### Task to complete
Copy out, word for word, the lines in the items below that start with the line containing "Amongst the options" and run through the line containing "footprint in snow, located at [207, 299, 241, 317]", with both of those lines included.

### Input data
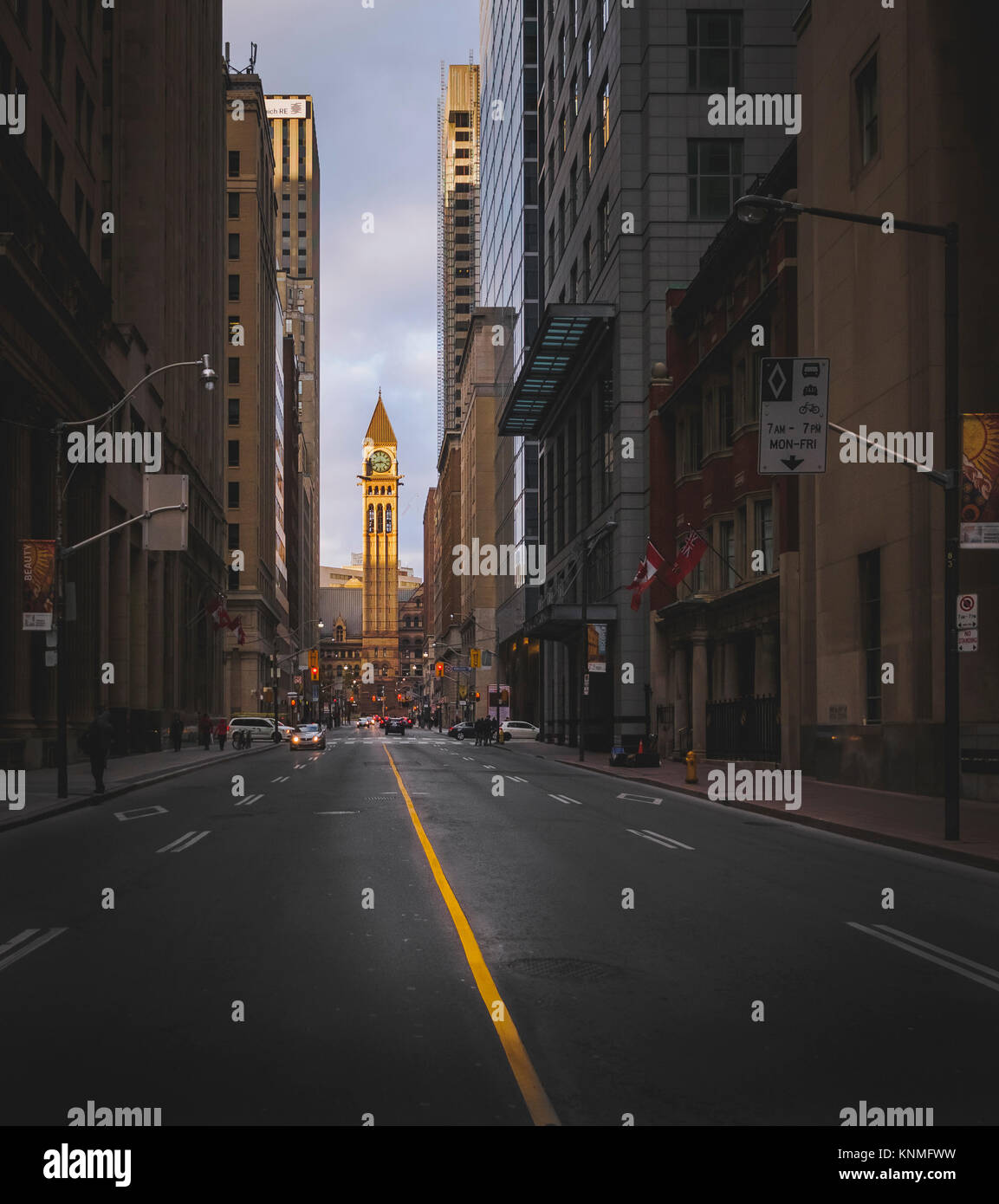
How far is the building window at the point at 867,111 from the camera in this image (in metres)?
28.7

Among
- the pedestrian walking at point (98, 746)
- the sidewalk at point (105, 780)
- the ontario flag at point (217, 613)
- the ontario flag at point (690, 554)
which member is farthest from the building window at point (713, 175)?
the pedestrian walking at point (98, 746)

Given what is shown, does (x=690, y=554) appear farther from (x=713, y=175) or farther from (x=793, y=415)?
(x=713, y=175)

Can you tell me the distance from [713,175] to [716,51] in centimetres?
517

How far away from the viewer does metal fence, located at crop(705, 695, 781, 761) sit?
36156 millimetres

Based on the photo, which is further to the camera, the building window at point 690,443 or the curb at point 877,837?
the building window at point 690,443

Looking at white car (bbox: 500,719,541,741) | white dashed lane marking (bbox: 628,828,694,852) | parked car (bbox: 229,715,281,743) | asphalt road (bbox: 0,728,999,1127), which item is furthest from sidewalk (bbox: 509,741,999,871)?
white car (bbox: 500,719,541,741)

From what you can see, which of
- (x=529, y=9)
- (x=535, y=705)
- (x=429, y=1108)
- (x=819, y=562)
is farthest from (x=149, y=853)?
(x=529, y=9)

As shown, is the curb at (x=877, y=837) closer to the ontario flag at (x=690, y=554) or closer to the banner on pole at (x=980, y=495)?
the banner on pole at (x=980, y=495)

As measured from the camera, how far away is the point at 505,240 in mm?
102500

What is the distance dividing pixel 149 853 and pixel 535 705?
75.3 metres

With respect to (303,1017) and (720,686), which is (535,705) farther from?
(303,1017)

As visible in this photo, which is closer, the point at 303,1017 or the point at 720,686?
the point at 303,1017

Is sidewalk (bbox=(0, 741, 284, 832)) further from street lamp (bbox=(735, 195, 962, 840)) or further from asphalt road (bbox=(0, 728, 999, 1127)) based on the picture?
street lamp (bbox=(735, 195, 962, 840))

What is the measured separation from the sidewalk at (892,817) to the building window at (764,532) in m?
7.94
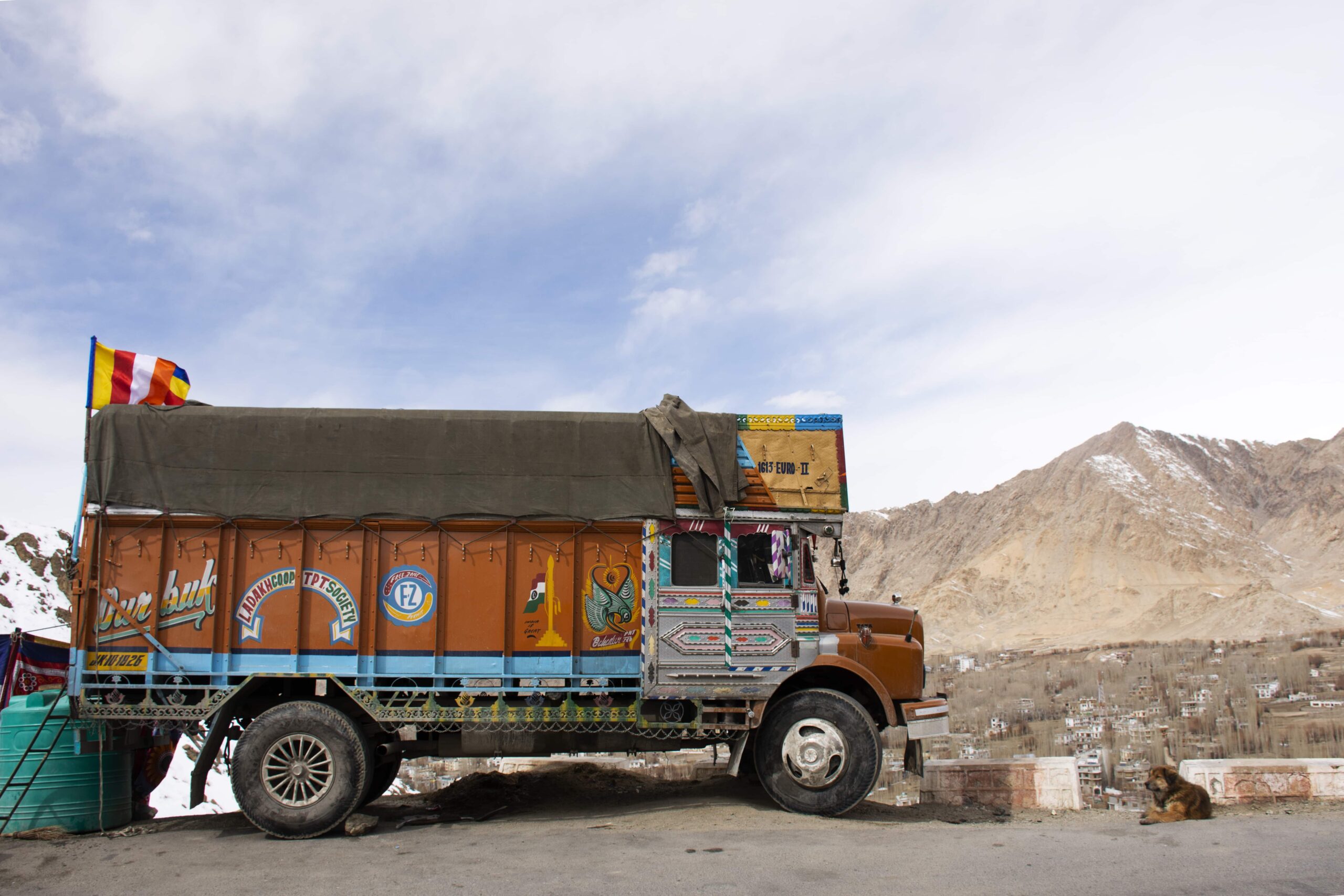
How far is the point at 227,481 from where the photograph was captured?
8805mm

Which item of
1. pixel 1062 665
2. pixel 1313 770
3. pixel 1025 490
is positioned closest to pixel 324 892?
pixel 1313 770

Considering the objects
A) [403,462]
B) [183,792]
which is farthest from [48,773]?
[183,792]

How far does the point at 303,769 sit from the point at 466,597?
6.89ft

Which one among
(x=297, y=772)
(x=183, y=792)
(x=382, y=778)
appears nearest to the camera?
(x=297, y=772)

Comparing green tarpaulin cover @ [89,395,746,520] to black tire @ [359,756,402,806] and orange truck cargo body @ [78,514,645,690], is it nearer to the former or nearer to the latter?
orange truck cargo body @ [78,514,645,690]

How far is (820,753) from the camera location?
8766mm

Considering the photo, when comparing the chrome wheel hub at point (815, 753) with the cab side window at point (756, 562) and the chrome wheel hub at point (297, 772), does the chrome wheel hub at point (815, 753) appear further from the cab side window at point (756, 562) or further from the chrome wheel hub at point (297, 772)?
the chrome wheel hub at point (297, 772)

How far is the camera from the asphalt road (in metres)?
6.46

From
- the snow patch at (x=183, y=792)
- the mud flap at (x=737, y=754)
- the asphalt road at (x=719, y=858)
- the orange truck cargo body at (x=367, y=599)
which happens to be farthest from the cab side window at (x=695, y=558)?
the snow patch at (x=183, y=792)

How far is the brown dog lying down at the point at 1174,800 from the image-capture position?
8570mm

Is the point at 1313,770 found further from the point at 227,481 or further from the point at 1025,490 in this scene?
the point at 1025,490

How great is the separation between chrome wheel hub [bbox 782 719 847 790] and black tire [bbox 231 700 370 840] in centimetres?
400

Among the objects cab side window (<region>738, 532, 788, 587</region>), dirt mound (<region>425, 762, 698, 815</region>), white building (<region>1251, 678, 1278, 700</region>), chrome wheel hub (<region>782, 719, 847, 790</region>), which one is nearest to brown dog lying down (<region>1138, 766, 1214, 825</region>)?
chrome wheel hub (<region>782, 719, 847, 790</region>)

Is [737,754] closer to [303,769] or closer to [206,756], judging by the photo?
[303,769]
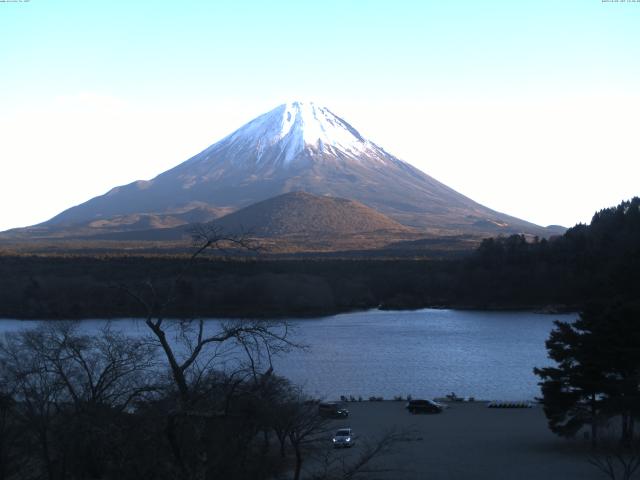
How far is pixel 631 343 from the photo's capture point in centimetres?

---

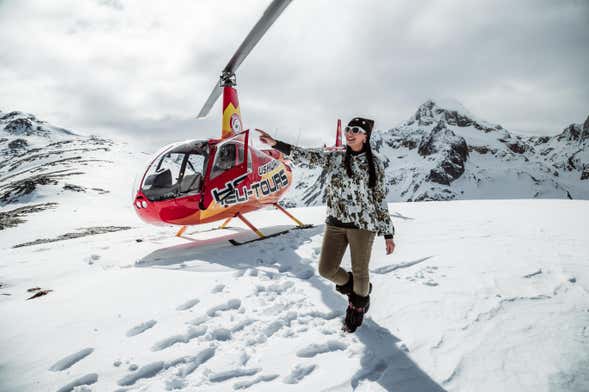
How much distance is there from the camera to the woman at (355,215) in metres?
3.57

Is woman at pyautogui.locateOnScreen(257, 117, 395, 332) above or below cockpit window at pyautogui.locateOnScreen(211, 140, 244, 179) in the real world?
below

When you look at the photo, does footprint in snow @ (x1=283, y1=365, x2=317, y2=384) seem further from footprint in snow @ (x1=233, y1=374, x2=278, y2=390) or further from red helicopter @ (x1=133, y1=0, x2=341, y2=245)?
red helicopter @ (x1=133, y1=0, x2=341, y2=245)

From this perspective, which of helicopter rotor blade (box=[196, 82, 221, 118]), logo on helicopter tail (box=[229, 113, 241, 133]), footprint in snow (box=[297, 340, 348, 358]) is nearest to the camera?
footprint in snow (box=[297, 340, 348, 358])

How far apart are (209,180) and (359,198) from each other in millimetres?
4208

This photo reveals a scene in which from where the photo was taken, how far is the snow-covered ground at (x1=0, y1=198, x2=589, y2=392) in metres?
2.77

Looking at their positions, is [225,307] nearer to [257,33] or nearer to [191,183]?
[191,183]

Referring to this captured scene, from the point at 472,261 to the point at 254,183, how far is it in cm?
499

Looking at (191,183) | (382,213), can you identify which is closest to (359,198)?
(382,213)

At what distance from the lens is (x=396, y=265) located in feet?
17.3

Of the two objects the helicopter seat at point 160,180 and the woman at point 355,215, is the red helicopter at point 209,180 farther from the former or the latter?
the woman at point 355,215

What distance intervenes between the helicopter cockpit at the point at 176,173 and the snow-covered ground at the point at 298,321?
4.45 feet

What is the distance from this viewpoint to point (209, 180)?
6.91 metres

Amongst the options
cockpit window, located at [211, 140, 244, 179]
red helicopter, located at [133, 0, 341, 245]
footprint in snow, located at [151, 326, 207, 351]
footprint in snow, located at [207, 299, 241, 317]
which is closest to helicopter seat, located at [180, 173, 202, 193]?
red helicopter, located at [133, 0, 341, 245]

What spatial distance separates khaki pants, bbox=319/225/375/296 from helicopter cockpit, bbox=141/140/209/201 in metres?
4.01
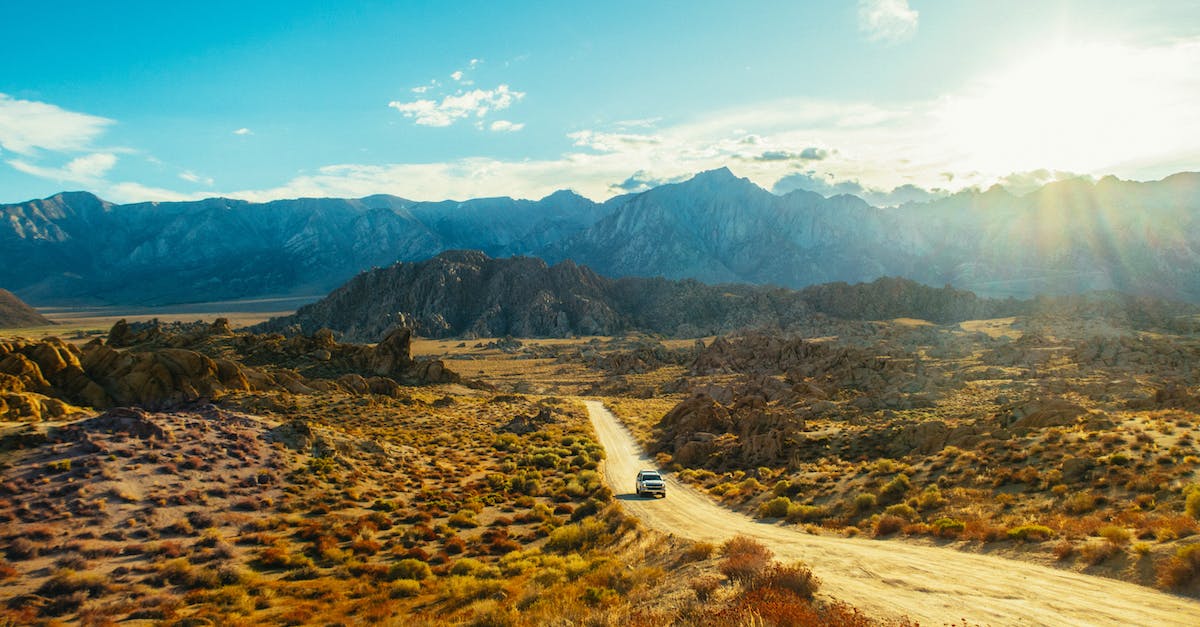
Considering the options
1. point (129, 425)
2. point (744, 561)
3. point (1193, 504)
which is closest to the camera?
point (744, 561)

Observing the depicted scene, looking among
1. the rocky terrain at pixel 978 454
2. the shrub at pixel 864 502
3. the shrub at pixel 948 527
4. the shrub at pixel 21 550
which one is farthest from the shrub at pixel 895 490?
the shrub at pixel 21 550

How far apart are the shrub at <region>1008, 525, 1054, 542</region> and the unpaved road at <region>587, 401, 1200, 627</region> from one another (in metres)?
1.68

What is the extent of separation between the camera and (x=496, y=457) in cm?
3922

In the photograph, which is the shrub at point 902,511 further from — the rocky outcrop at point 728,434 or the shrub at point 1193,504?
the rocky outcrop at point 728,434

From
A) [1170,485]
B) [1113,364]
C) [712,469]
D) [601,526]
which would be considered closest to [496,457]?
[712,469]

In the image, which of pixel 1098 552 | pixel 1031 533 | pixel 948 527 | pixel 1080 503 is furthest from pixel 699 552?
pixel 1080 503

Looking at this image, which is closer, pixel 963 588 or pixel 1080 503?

### Result for this exercise
Amongst the options
cockpit window, located at [211, 140, 244, 179]
red helicopter, located at [133, 0, 341, 245]
footprint in snow, located at [151, 326, 207, 351]
footprint in snow, located at [207, 299, 241, 317]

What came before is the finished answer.